Parkinson is a British television chat show that was presented by Michael Parkinson. It was first shown on BBC1 from 19 June 1971 to 8 May 2004 then on ITV from 4 September 2004 to 22 December 2007.

Parkinson began in 1971 when the host was offered a series of eight shows by the BBC's Head of Light Entertainment, Bill Cotton. It was to be transmitted during the "summer lull" in a late-night slot on Saturdays (which continued throughout its run), plus from 1979 a second mid-week edition when the series was on air. A parallel series was shown in Australia between 1979 and 1982. That year, 1982, Parkinson left the BBC to be co-founder and presenter on the ITV breakfast television station TV-am, where after many schedule upheavals he ended up presenting the Sunday morning programme with his wife, Mary Parkinson.

Michael Parkinson would eventually return to the BBC for further series. However, in between his work for the BBC he did two series of chat shows for Yorkshire Television in 1987–1988 as Parkinson One to One, the format being an interview with a single guest (sometimes employed during his time with the BBC).

[Collected data]

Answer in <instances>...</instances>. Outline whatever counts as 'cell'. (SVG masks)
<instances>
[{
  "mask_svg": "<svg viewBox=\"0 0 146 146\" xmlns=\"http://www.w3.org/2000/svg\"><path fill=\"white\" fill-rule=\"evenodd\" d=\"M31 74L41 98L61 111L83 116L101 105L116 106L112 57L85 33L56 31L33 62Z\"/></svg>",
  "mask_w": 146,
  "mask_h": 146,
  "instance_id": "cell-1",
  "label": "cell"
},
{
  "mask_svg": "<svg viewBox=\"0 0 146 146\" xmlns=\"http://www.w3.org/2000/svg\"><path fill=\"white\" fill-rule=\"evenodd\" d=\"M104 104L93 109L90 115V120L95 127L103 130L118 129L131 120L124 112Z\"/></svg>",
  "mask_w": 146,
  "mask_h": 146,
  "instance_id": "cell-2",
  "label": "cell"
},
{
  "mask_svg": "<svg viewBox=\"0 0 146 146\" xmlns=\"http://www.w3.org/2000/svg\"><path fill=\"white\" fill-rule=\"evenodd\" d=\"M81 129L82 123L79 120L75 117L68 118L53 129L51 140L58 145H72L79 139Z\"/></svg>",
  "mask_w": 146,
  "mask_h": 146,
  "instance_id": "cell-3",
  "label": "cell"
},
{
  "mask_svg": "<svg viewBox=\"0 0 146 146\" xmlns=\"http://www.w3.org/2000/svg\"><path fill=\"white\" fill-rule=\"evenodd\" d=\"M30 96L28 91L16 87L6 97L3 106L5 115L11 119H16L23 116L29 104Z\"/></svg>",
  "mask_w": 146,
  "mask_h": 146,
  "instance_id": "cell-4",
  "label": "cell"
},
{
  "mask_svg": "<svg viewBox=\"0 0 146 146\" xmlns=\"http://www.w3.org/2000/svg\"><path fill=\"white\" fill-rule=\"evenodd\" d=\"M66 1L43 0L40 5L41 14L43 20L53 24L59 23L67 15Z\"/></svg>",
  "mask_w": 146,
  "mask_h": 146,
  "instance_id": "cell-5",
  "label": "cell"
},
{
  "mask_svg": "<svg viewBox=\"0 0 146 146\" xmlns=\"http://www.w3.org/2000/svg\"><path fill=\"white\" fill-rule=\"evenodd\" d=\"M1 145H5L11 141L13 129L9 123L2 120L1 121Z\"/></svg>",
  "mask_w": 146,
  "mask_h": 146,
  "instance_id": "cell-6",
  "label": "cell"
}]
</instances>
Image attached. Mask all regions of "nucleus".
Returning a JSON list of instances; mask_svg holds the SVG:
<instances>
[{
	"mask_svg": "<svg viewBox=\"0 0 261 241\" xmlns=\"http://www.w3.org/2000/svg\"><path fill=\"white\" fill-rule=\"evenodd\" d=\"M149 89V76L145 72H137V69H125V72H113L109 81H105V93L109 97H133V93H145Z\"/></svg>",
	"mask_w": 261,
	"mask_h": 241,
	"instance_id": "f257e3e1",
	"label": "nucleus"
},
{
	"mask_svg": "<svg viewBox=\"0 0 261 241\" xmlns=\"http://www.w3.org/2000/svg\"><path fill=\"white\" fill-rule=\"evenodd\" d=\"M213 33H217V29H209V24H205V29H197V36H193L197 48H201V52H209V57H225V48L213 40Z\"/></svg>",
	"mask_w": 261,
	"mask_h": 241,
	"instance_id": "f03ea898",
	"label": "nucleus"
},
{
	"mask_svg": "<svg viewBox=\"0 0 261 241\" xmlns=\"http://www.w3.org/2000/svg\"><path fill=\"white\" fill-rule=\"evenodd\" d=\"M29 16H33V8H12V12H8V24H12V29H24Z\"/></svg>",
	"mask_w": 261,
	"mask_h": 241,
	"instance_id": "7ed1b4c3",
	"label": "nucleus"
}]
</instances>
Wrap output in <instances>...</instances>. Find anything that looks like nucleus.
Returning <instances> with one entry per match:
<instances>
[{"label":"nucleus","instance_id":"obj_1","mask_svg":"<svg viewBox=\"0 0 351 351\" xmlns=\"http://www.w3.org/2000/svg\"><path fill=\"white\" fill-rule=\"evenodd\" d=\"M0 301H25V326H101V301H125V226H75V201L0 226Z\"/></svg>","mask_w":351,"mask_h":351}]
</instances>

◆ **Problem set**
1: In the passage on the Parkinson chat show, retype the section starting at "Michael Parkinson would" and ending at "with the BBC).".
2: Answer these questions using the passage on the Parkinson chat show:
(a) Who offered the host the original series of eight shows?
(b) On which channel did the show air from 4 September 2004 to 22 December 2007?
(c) For which company did Michael Parkinson make Parkinson One to One?
3: List every distinct year mentioned in the passage on the Parkinson chat show.

◆ **Solved tasks**
1:
Michael Parkinson would eventually return to the BBC for further series. However, in between his work for the BBC he did two series of chat shows for Yorkshire Television in 1987–1988 as Parkinson One to One, the format being an interview with a single guest (sometimes employed during his time with the BBC).

2:
(a) Bill Cotton, the BBC's Head of Light Entertainment
(b) ITV
(c) Yorkshire Television

3: 1971, 2004, 2007, 1979, 1982, 1987, 1988